Jun 8, 2013, 5:21:12 PM6/8/13

to spar...@googlegroups.com

Wow,

I was even aware about this email until Matt mentioned it to me offline. Looks
like my email filters are screwed up.

At any rate, I think hadoop-client approach would work, although it is pity
that client software needs to go to such lengths to just work with a platform.

Essentially, the goal of the proposed exercise is to achieve the following:
- eliminate the need to package hadoop libraries and their transitive
dependencies. Just with this one the size of the dist package would be cut
in half or so. The startup protocol for spark would need to change a bit to
reflect the need to add add hadoop jar and trans. deps to the classpath.

I understand that Bigtop deployment isn't the only scenario that Spark is
interested in, so once assembly is done it might have to be massages a
little a bit during the packaging by Bigtop.

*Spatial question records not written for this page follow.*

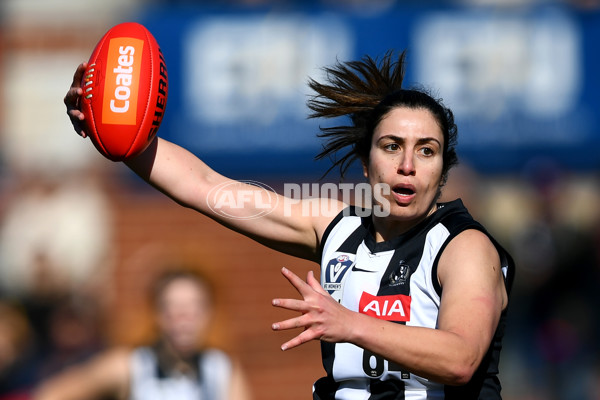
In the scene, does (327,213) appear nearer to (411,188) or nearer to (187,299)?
A: (411,188)

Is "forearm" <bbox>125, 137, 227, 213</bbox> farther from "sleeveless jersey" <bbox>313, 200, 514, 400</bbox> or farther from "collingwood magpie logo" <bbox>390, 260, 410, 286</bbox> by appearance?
"collingwood magpie logo" <bbox>390, 260, 410, 286</bbox>

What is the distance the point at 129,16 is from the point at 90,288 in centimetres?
250

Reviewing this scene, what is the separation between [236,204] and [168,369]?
1.98 m

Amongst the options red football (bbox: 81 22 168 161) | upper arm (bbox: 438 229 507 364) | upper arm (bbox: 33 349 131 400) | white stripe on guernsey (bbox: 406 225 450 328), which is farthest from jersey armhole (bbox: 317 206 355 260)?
upper arm (bbox: 33 349 131 400)

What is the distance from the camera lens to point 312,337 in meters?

- Scala redistribution. Currently, all Scala stuff is being Shader'ed into
the same fat-jar. I think for real system deployment it make sense to
simply make Spark package to depend on a Scala package. However,
considering a somewhat lesser popularity of Scala among Linux distros, it
might makes - for Bigtop itself - to package and supply a needed version
of Scala along with the distribution. But this is different from this
conversation and would be solved elsewhere.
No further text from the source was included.